Exercise aim — Present the lines below as a numbered list, skipping any blank lines and leaving out the pictures.

Given data —
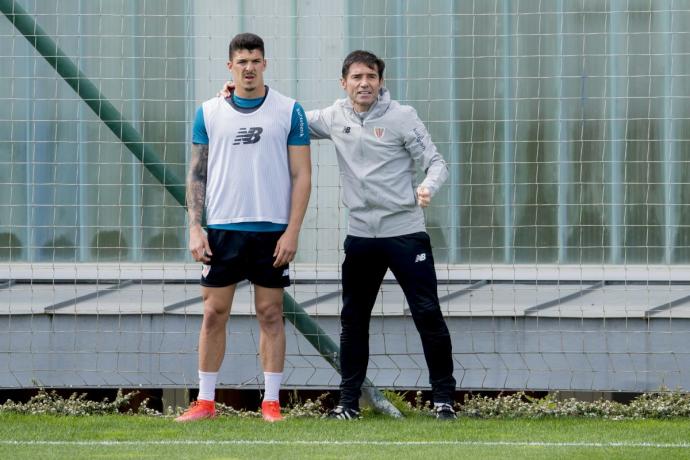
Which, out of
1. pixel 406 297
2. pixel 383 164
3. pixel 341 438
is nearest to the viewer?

Answer —
1. Which, out of
2. 1. pixel 406 297
3. 2. pixel 383 164
4. 3. pixel 341 438
5. is nearest to the viewer?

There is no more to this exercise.